Task description:
Only the lines of the data below from the one with "request_url: https://www.google.com/recaptcha/api2/aframe" through the one with "Anti-fraud and anti-abuse" are wanted. Repeat them exactly.

Records to use:
==*==
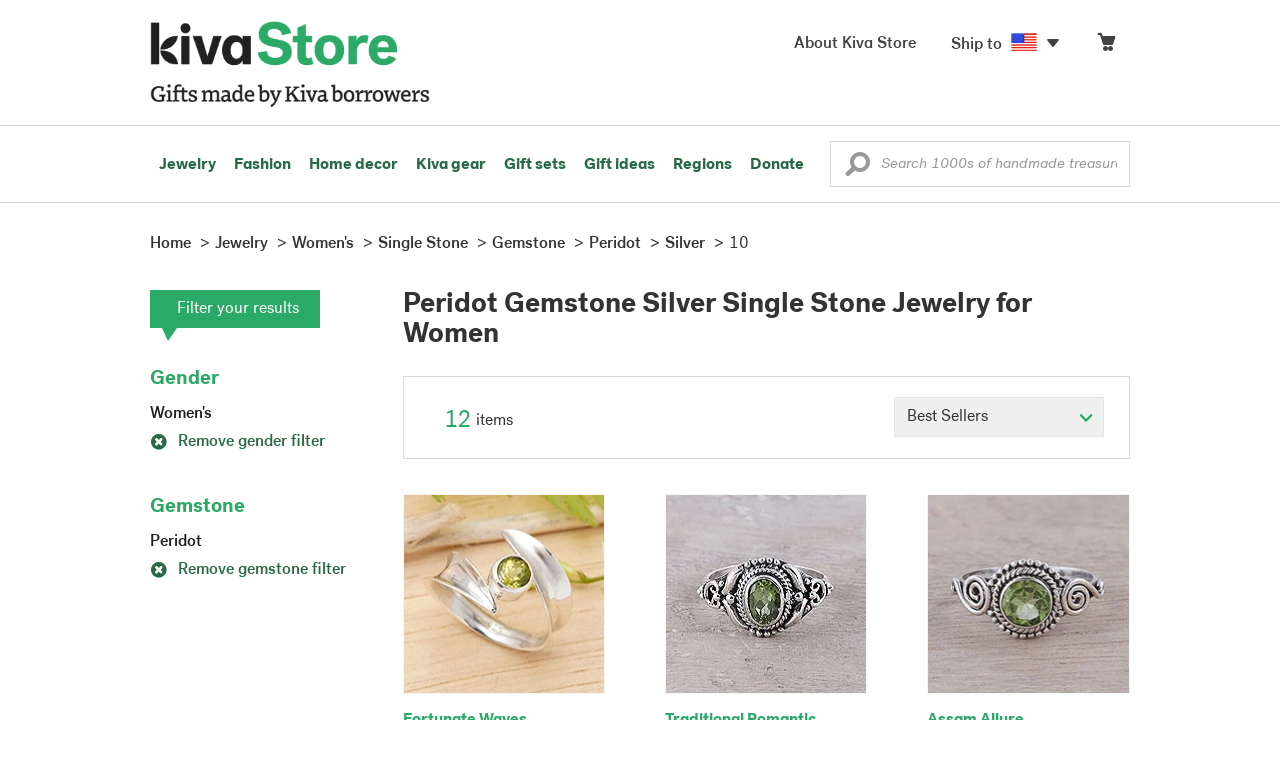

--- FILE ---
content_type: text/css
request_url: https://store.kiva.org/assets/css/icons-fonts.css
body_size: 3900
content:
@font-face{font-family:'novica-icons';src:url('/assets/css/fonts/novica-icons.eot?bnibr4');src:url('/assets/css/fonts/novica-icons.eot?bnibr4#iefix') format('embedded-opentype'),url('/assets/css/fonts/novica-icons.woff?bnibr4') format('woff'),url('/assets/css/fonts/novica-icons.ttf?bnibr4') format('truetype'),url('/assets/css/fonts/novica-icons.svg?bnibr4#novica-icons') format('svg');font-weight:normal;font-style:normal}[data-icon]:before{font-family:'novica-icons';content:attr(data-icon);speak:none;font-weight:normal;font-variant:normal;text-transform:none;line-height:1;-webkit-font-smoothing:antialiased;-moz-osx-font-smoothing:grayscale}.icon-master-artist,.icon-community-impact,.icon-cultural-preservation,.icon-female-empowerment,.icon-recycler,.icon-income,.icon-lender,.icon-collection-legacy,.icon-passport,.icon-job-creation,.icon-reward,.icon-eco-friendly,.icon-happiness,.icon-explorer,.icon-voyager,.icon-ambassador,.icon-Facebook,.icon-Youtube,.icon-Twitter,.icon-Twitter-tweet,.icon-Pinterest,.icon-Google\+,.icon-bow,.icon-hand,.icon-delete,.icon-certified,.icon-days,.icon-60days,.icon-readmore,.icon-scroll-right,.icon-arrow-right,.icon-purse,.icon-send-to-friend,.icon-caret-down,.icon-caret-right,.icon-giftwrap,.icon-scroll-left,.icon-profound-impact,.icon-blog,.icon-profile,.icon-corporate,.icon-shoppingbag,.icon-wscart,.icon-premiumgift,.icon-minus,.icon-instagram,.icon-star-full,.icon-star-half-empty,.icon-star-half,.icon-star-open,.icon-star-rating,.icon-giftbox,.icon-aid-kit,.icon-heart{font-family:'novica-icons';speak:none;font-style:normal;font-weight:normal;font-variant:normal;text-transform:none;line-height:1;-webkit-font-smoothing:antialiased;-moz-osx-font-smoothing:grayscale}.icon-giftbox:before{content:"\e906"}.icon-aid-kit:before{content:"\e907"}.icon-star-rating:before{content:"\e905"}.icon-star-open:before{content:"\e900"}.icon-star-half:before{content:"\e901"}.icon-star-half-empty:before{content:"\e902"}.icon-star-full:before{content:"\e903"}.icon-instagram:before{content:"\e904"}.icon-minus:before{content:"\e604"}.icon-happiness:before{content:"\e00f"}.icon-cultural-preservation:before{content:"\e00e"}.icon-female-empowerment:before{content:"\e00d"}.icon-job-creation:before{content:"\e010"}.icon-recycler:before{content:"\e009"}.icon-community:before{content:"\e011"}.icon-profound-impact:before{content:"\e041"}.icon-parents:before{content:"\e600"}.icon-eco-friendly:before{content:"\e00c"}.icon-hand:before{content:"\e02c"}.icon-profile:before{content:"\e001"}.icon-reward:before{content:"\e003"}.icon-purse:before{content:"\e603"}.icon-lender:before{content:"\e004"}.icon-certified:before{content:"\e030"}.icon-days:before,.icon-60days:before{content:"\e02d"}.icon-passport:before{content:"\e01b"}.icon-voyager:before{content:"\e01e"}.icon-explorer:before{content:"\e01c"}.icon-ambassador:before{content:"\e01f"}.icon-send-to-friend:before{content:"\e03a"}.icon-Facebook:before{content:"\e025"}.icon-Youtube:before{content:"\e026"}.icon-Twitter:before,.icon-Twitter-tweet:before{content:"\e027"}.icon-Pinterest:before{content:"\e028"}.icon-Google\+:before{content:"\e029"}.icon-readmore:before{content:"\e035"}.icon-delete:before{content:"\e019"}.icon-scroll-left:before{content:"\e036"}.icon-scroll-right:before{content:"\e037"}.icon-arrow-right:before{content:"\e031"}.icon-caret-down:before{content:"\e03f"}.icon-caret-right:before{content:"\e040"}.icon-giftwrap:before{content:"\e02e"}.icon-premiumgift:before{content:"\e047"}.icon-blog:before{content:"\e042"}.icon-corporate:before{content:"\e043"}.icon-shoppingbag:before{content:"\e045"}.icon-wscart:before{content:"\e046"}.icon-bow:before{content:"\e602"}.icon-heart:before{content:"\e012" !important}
==*==
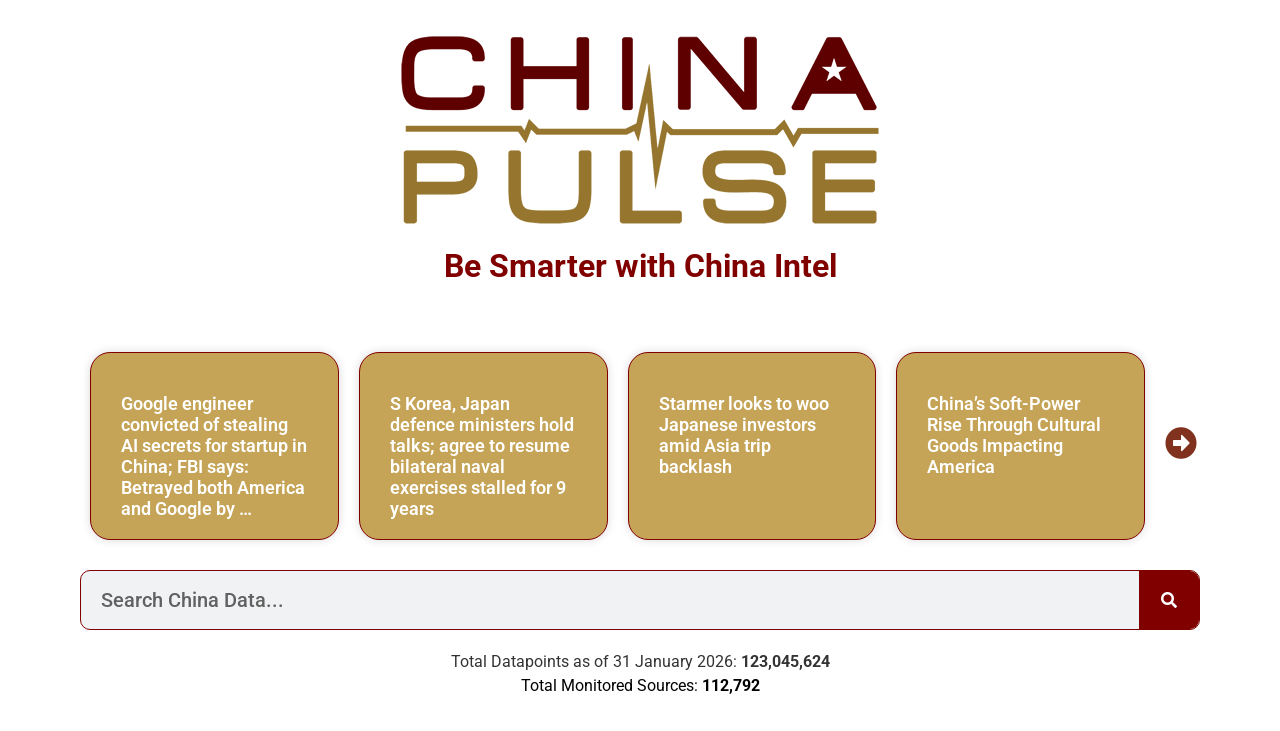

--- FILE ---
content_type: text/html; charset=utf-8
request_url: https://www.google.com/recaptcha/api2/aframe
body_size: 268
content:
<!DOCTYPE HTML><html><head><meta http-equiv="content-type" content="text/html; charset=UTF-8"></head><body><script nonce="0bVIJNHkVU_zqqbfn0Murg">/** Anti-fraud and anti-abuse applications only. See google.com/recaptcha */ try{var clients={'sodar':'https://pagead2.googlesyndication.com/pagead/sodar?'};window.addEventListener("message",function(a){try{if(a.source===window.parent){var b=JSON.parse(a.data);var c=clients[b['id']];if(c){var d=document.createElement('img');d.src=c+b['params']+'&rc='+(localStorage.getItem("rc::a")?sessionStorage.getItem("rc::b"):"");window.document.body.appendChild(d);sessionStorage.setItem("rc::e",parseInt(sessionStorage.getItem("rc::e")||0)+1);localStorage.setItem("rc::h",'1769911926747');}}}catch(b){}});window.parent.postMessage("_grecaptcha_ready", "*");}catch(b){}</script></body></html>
==*==
Task solution:
request_url: https://www.google.com/recaptcha/api2/aframe
body_size: 268
content:
<!DOCTYPE HTML><html><head><meta http-equiv="content-type" content="text/html; charset=UTF-8"></head><body><script nonce="0bVIJNHkVU_zqqbfn0Murg">/** Anti-fraud and anti-abuse applications only. See google.com/recaptcha */ try{var clients={'sodar':'https://pagead2.googlesyndication.com/pagead/sodar?'};window.addEventListener("message",function(a){try{if(a.source===window.parent){var b=JSON.parse(a.data);var c=clients[b['id']];if(c){var d=document.createElement('img');d.src=c+b['params']+'&rc='+(localStorage.getItem("rc::a")?sessionStorage.getItem("rc::b"):"");window.document.body.appendChild(d);sessionStorage.setItem("rc::e",parseInt(sessionStorage.getItem("rc::e")||0)+1);localStorage.setItem("rc::h",'1769911926747');}}}catch(b){}});window.parent.postMessage("_grecaptcha_ready", "*");}catch(b){}</script></body></html>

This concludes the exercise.